• _Set exercise_
In the forum thread below on sanding wood before staining, what grit range does ExcelPaintingCo call perfect for maximizing absorbency?

• _Source text_
::::::::

ExcelPaintingCo said:


> see my thread on mill glaze in the picture forum. Brightener didn't do much. Sanding with a ro90, 60-80 grit turned the wood into a sponge. Anything finer than 80 might polish the surface too much. 60-80 grit sanding is perfect to maximize absorbency.


Will have a look, sounds interesting.


----------



## Jazz_Painter (Feb 22, 2015)

DrakeB said:


> So, it sounds like you basically gave the wood a new "mill glaze" with your sanding. Given that that's the case, have you tried something like a wood brightener? Benjamin Moore 317 (Brighten) and Penofin Wood Brightener are both spec'd to remove the mill glaze, which is a similar effect. Might be worth trying a sample piece this way to see if it can save you from needing to re-sand the entire thing.


I used the wood brightener that came with the Sansin stripper. It was a power I mixed with water that neutralized the stripper and bleached at the same time. It helped a lot with the look, but still needed to sand.


----------



## Jazz_Painter (Feb 22, 2015)

ExcelPaintingCo said:


> see my thread on mill glaze in the picture forum. Brightener didn't do much. Sanding with a ro90, 60-80 grit turned the wood into a sponge. Anything finer than 80 might polish the surface too much. 60-80 grit sanding is perfect to maximize absorbency.


I'm doing a very very quick sanding with a vibrating random sander with 60 grain paper and test with my hand. If I can feel the wood grain with my hand I feel confident applying the stain.

For future projects like this one I'll change papers more often and be careful with the finer sanding. I'll start with 36 grain belt then 60 rotary and vibrating.

I'll also look into those more powerful sanders. However I'm afraid of doing circle marks in the wood, so proper knowledge of the tool usage will be required.

There's also sanding disks that you can put on your grinder. Ever heard/used those? http://www.weem-abrasives.com/photo..._flap_discs_zirconia_alumina_sanding_disc.jpg


----------



## Seth The Painter (Jun 24, 2015)

::::::::

• _Data records_
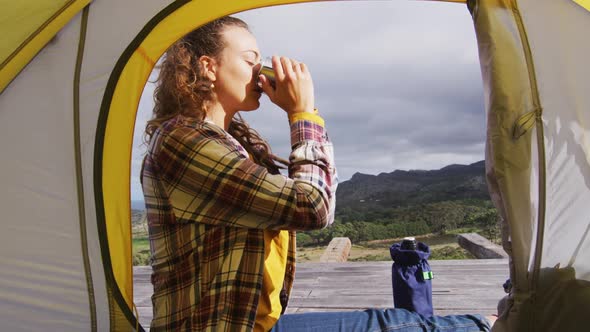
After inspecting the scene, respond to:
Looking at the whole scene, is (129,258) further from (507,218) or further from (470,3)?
(470,3)

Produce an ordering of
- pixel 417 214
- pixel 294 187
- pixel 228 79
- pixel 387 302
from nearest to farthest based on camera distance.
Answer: pixel 294 187 < pixel 228 79 < pixel 387 302 < pixel 417 214

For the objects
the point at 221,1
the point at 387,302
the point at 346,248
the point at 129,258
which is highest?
the point at 221,1

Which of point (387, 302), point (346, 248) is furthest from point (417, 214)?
point (387, 302)

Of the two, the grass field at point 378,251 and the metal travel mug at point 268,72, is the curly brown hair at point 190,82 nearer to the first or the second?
the metal travel mug at point 268,72

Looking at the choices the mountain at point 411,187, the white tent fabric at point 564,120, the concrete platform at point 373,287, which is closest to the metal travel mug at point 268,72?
the white tent fabric at point 564,120

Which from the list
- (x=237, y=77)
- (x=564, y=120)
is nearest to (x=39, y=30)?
(x=237, y=77)

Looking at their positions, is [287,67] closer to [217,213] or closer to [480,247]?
[217,213]

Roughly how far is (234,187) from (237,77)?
0.38 meters

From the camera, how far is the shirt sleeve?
42.1 inches

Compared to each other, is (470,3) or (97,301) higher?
(470,3)

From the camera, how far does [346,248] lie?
A: 16.4 ft

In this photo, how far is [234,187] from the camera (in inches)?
42.3

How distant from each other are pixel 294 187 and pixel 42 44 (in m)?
0.88

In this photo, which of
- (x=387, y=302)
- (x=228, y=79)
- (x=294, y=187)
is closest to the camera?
(x=294, y=187)
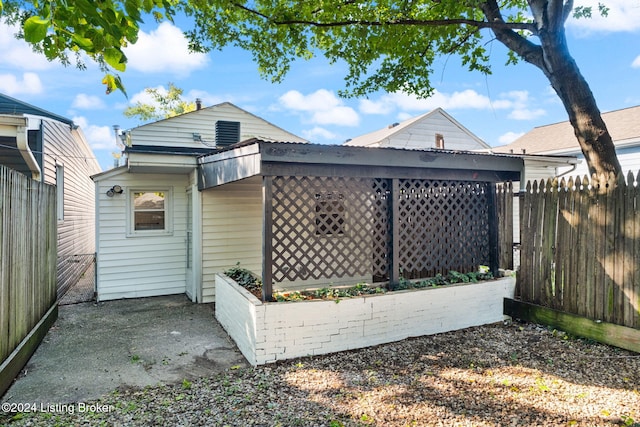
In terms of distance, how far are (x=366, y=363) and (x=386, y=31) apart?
238 inches

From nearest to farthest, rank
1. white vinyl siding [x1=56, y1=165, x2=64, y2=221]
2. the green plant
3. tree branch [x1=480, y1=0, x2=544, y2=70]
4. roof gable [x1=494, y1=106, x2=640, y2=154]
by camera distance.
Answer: the green plant
tree branch [x1=480, y1=0, x2=544, y2=70]
white vinyl siding [x1=56, y1=165, x2=64, y2=221]
roof gable [x1=494, y1=106, x2=640, y2=154]

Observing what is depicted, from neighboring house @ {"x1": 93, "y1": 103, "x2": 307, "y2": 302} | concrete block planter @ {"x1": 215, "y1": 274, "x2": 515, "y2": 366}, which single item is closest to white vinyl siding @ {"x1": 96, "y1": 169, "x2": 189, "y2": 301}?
neighboring house @ {"x1": 93, "y1": 103, "x2": 307, "y2": 302}

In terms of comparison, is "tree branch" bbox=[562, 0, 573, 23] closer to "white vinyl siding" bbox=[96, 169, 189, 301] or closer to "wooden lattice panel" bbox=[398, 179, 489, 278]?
"wooden lattice panel" bbox=[398, 179, 489, 278]

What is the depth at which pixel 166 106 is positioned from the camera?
92.9ft

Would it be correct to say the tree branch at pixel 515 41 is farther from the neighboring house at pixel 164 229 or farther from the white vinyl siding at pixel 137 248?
the white vinyl siding at pixel 137 248

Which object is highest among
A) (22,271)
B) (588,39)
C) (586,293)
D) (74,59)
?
(588,39)

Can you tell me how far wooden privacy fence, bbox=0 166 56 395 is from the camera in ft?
→ 11.5

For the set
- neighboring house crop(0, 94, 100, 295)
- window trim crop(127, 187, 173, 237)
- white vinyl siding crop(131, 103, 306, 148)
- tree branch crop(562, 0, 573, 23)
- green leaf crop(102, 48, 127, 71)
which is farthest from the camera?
white vinyl siding crop(131, 103, 306, 148)

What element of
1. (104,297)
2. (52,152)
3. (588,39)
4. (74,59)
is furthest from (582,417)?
(588,39)

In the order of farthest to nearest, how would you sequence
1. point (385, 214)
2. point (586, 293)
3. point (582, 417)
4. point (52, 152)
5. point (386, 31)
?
point (52, 152), point (386, 31), point (385, 214), point (586, 293), point (582, 417)

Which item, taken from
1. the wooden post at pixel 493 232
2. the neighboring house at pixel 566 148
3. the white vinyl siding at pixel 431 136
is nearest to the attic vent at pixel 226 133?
the wooden post at pixel 493 232

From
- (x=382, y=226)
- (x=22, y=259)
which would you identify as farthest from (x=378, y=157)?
(x=22, y=259)

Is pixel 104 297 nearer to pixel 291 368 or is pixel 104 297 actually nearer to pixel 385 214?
pixel 291 368

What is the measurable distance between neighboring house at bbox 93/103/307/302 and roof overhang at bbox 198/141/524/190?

::::::::

• _Solved problem_
60-80 grit.